Copy out every line below that contains the word "beak" with the same capitalization.

> [Records for this task]:
# # # # # # #
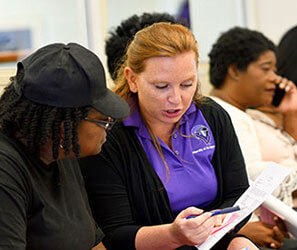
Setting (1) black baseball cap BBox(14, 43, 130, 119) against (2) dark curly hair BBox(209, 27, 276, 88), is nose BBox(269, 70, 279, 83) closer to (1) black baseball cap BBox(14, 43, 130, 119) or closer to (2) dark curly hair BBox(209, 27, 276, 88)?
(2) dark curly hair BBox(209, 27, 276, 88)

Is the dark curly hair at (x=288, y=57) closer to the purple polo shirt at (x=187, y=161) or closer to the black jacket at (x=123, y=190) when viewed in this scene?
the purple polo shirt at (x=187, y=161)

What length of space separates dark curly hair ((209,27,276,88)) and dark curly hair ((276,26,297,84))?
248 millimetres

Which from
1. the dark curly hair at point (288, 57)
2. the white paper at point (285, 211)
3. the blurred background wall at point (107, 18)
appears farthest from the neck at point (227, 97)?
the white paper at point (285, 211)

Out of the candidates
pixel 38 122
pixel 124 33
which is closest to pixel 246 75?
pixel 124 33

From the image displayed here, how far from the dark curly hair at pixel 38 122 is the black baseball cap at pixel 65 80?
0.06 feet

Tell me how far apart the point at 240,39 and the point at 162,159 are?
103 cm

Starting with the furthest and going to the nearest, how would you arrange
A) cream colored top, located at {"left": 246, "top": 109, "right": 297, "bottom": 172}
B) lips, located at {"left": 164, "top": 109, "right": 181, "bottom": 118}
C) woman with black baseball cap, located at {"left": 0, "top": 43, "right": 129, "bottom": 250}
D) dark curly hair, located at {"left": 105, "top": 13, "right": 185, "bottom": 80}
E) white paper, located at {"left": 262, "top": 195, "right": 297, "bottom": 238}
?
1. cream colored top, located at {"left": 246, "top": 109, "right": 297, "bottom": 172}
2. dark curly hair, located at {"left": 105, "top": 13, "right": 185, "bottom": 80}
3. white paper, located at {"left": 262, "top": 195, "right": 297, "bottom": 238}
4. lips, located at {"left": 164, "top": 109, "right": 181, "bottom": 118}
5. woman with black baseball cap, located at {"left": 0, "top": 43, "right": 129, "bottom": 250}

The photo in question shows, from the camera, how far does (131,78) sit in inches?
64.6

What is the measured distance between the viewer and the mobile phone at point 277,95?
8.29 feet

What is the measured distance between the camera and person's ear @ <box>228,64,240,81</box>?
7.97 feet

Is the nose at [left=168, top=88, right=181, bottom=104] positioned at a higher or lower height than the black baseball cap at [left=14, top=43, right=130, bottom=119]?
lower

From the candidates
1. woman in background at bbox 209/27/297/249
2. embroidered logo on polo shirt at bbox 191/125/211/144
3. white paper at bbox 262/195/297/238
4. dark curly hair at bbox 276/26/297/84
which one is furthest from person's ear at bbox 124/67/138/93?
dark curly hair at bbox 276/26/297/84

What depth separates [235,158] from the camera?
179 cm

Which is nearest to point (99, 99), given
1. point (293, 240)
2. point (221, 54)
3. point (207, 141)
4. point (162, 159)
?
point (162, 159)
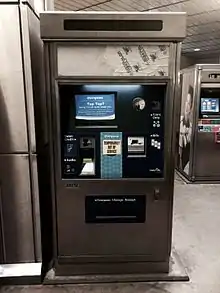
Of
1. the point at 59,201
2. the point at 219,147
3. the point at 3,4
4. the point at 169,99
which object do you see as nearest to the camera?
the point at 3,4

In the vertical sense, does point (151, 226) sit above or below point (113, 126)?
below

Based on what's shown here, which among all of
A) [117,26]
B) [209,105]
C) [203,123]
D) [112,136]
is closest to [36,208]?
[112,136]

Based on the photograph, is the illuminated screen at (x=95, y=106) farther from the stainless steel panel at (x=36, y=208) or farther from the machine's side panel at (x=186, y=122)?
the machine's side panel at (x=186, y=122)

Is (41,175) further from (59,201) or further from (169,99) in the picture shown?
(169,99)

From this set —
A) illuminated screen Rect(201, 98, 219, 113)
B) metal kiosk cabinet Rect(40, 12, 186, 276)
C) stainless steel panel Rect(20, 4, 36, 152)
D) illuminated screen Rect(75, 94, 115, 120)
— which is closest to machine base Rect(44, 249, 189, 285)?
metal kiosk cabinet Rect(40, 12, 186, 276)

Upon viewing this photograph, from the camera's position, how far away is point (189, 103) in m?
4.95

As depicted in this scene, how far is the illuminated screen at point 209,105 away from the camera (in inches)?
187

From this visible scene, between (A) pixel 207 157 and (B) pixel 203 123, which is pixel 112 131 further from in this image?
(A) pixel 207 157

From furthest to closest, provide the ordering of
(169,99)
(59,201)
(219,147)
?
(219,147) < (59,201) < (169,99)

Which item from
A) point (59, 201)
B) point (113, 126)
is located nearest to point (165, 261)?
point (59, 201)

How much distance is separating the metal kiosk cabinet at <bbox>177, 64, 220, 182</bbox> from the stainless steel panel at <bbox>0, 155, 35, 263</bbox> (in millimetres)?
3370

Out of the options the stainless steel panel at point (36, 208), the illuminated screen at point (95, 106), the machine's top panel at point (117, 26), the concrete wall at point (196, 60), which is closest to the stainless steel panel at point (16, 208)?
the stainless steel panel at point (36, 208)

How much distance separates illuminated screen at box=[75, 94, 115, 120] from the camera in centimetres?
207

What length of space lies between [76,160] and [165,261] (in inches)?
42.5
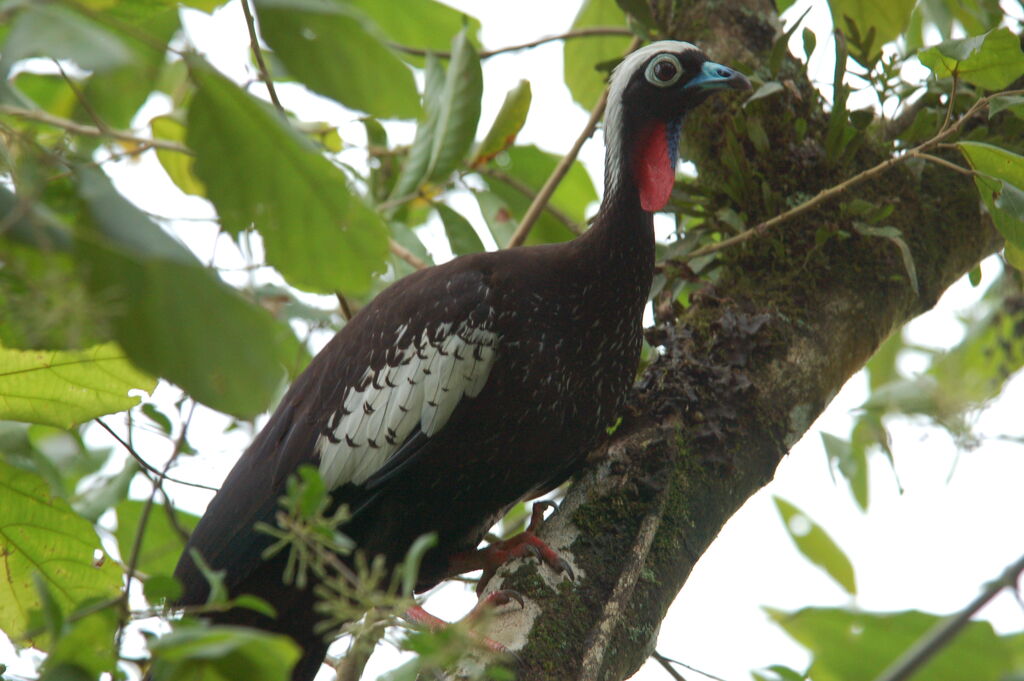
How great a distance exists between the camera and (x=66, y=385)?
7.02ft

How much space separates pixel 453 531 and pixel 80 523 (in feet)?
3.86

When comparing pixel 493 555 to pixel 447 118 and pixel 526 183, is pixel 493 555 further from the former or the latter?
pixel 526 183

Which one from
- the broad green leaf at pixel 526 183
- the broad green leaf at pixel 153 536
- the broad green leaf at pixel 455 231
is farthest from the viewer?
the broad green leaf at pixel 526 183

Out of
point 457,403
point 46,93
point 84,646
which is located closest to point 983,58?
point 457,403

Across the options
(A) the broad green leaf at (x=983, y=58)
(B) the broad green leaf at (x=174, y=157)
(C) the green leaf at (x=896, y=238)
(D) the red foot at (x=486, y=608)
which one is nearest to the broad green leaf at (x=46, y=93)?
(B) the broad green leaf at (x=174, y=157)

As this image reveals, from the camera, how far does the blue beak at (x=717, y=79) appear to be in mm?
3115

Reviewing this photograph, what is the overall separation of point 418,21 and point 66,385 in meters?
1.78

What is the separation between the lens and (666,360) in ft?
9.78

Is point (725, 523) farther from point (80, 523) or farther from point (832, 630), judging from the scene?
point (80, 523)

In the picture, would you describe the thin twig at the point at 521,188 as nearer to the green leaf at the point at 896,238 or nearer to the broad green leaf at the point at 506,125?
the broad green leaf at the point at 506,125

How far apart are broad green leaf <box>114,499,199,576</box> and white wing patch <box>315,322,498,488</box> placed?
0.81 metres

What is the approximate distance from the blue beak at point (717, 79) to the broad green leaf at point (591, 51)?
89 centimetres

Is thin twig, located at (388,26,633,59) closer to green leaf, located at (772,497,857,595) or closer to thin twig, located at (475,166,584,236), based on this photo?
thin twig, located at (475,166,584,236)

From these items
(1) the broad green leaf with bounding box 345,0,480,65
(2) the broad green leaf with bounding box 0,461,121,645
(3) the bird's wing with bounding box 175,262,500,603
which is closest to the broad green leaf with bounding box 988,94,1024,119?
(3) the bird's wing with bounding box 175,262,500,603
# # # # # # #
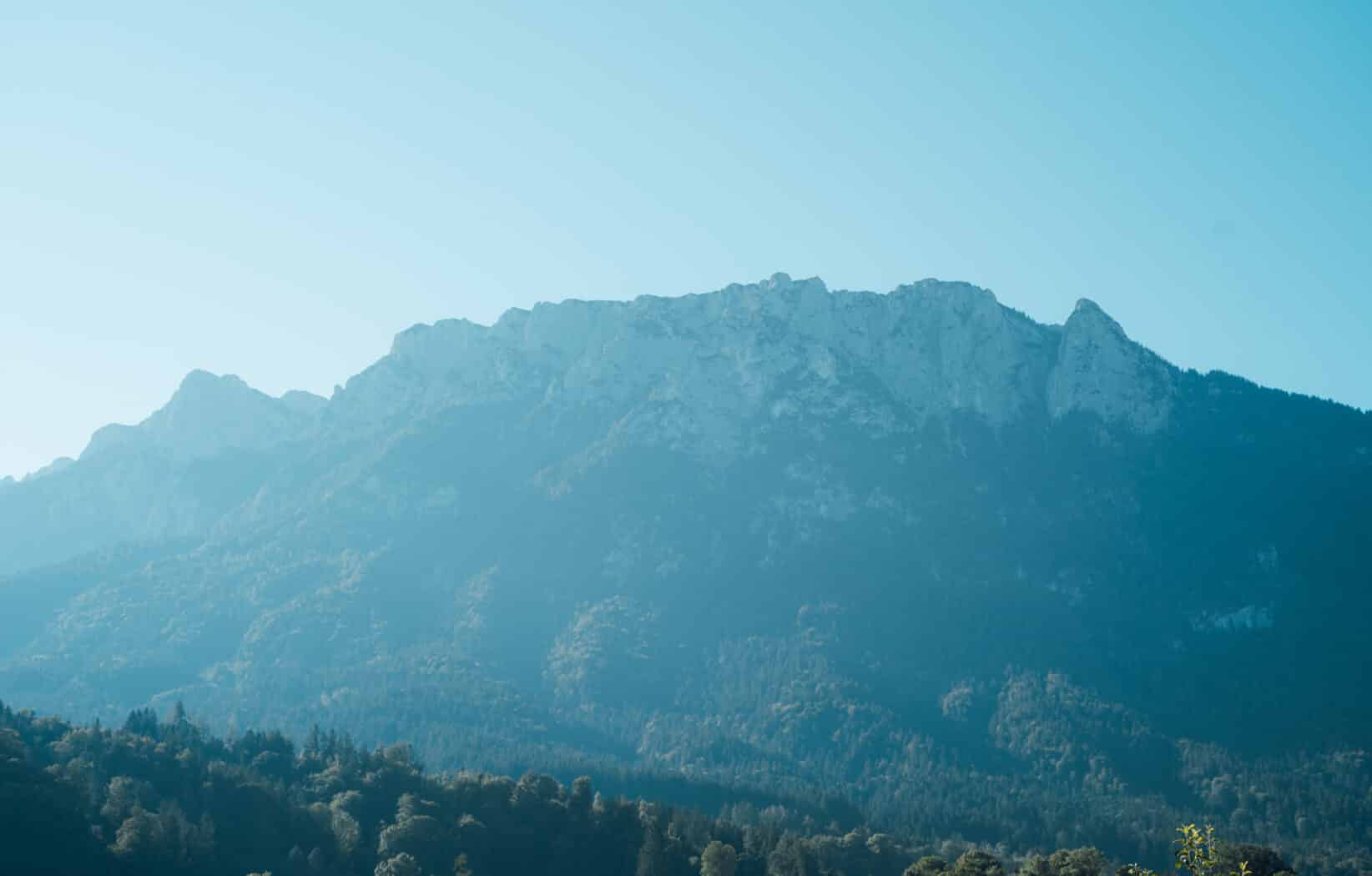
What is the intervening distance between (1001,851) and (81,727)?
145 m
# # # # # # #
> [Response]:
As this image reveals, from the camera, how far does the blue beak at (x=717, y=79) appear to be in mm?
What is the approximate distance from the blue beak at point (717, 79) to the broad green leaf at point (591, 51)?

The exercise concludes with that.